Stability of dark solitons in a bubble Bose-Einstein condensate

TL;DR

This paper establishes stability criteria for dark solitons on spherical Bose-Einstein condensates, revealing a universal decay mechanism into vortex pairs beyond a critical nonlinear parameter.

Contribution

It analytically and numerically identifies the instability threshold and decay mechanism of dark solitons on curved surfaces, specifically on spherical BECs.

Findings

Dark solitons decay into vortex pairs beyond a critical nonlinear parameter.

Decay is governed by a single unstable mode for each angular momentum m ≥ 2.
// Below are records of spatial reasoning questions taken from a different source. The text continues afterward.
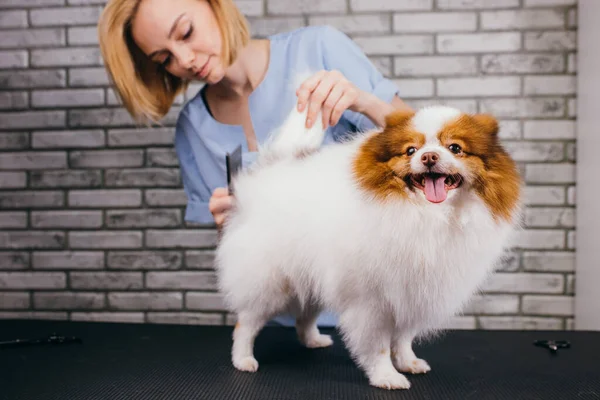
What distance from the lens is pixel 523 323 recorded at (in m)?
2.24

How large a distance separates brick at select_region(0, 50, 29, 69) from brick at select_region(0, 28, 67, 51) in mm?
23

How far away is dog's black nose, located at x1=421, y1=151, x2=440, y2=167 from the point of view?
88cm

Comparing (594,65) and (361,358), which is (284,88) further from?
(594,65)

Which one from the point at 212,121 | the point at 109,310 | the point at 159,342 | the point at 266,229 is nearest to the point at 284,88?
the point at 212,121

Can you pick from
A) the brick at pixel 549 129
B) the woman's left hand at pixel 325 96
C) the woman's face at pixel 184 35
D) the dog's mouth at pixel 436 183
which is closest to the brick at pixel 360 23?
the brick at pixel 549 129

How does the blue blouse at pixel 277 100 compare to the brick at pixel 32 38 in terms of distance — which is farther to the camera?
the brick at pixel 32 38

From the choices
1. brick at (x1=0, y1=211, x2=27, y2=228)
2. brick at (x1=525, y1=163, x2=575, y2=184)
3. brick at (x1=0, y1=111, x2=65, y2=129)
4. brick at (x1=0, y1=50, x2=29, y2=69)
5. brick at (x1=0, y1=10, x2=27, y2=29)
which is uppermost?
brick at (x1=0, y1=10, x2=27, y2=29)

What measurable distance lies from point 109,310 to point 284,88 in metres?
1.25

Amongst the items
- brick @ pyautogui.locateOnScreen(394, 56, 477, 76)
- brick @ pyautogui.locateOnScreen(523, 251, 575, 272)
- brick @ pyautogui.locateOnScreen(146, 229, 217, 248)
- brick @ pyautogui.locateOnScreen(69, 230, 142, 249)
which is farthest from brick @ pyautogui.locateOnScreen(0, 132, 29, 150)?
brick @ pyautogui.locateOnScreen(523, 251, 575, 272)

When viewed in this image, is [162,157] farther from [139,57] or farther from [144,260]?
[139,57]

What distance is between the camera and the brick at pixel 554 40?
214 centimetres

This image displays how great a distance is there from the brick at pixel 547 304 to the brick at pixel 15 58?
217cm

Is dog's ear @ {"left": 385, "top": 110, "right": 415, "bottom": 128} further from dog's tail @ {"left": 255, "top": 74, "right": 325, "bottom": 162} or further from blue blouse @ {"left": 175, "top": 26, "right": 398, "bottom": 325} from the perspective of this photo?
blue blouse @ {"left": 175, "top": 26, "right": 398, "bottom": 325}

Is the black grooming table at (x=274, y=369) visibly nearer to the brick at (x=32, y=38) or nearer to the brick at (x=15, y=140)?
the brick at (x=15, y=140)
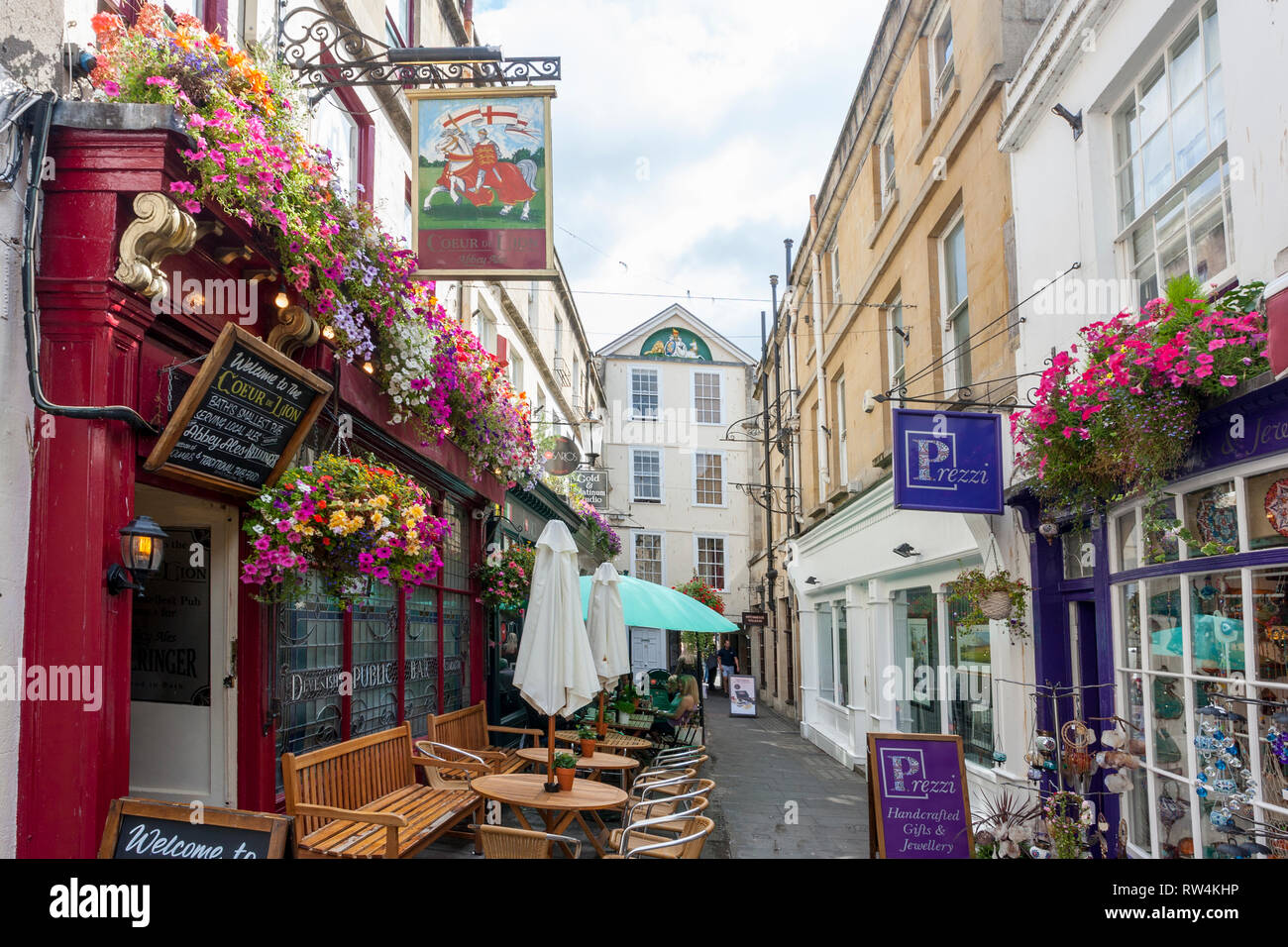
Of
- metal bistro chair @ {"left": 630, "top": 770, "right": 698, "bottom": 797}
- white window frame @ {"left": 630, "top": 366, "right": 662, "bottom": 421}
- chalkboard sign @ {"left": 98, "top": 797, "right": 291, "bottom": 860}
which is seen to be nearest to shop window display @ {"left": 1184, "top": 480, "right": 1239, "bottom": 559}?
metal bistro chair @ {"left": 630, "top": 770, "right": 698, "bottom": 797}

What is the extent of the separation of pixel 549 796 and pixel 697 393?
28364mm

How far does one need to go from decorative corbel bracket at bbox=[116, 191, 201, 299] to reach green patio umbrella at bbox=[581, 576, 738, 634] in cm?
757

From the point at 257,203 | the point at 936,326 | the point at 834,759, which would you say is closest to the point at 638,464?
the point at 834,759

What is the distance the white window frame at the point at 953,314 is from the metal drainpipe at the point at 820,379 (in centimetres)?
664

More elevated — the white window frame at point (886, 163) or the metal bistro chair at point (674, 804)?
the white window frame at point (886, 163)

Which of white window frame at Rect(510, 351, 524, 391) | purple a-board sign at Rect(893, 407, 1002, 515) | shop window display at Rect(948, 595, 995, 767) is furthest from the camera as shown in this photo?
white window frame at Rect(510, 351, 524, 391)

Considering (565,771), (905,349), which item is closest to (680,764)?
(565,771)

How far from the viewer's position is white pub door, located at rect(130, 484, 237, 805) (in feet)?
19.0

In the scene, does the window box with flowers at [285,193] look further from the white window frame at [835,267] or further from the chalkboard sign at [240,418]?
the white window frame at [835,267]

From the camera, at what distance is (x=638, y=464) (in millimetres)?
33469

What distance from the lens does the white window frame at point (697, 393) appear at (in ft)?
112

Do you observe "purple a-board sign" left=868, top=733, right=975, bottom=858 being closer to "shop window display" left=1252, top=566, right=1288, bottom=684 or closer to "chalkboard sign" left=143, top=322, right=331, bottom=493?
"shop window display" left=1252, top=566, right=1288, bottom=684

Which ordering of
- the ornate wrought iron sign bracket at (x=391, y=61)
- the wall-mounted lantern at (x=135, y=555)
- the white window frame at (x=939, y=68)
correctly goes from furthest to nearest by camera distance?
the white window frame at (x=939, y=68)
the ornate wrought iron sign bracket at (x=391, y=61)
the wall-mounted lantern at (x=135, y=555)

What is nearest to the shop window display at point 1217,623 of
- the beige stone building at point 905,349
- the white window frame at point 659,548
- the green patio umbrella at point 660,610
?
the beige stone building at point 905,349
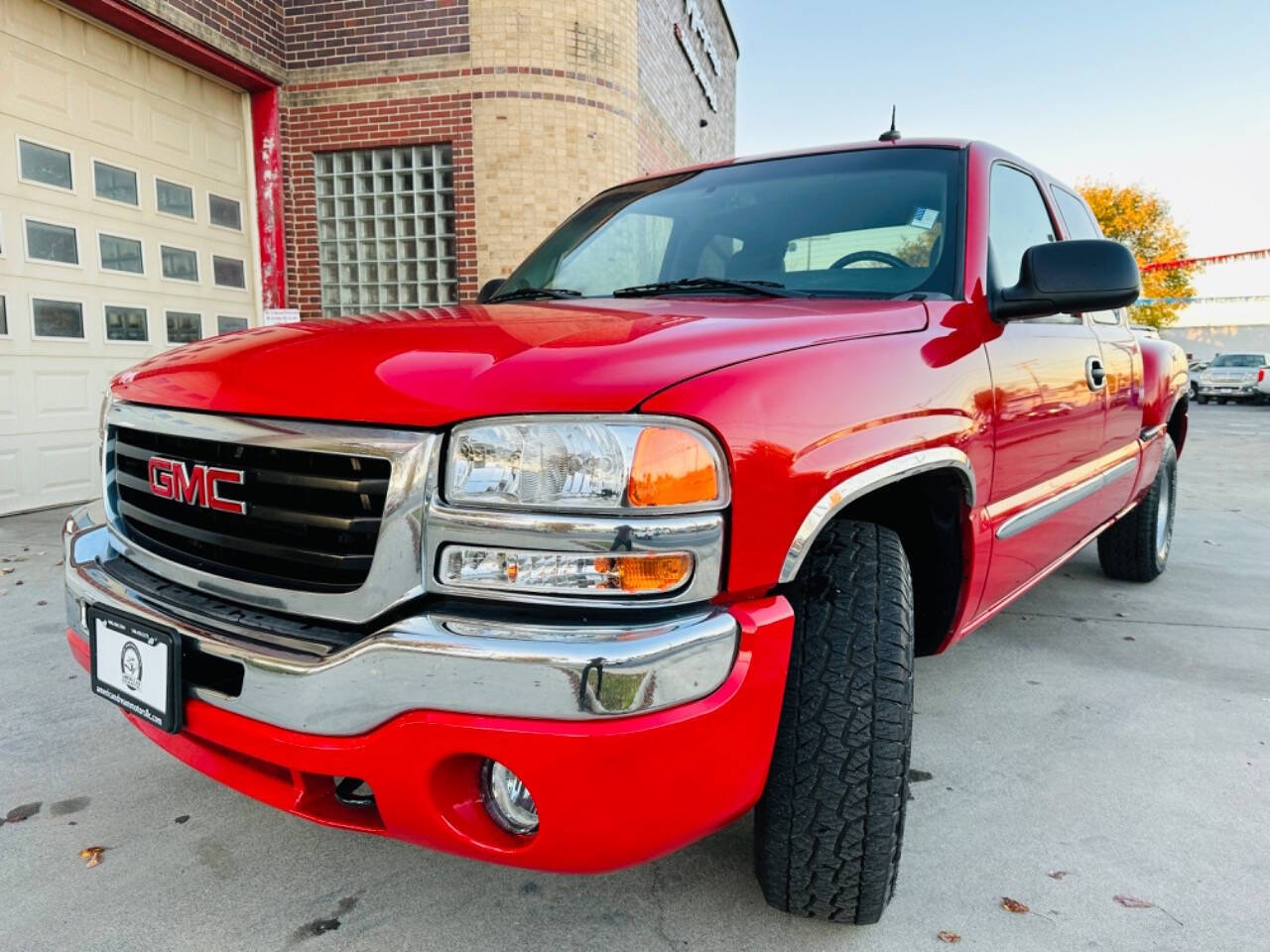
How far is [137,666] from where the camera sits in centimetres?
166

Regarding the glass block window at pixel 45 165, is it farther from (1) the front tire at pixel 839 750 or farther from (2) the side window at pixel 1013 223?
(1) the front tire at pixel 839 750

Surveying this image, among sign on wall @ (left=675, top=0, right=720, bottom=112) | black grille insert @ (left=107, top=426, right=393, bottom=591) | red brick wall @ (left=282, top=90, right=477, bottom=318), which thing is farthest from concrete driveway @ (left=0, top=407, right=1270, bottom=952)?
sign on wall @ (left=675, top=0, right=720, bottom=112)

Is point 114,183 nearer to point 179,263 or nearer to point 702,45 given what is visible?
point 179,263

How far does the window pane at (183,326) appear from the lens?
688 cm

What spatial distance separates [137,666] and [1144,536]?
420 centimetres

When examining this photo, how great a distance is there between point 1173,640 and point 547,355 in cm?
320

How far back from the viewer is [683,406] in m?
1.34

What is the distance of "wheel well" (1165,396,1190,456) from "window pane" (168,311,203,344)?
6.71 meters

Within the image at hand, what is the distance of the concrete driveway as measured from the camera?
→ 5.68 feet

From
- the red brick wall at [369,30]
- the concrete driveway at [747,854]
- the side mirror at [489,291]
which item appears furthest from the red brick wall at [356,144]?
the concrete driveway at [747,854]

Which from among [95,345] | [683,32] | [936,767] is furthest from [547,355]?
[683,32]

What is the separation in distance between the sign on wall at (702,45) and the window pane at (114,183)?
6.51 meters

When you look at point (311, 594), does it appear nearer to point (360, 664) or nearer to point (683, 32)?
point (360, 664)

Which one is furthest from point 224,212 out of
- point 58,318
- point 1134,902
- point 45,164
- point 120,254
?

The decay mechanism differs from 3D vortex ring formation, resulting in vortex pairs.

Abstract

The stability of nonlinear waves on curved surfaces is a problem of widespread interest across physics. Here, we establish the stability criteria for dark solitons on a spherical Bose-Einstein condensate. We demonstrate a sharp instability threshold in the nonlinear parameter, beyond which solitons decay into vortex dipoles via snake instabilities. Analytically and numerically, we prove this decay is dictated by a single unstable mode for each angular momentum $m \geq 2$, which is a universal mechanism that controls the resulting vortex state. Unlike in the full three-dimensional case, where snake instabilities lead to vortex rings, a dark soliton confined to the surface of a bubble can only decay into vortex pairs.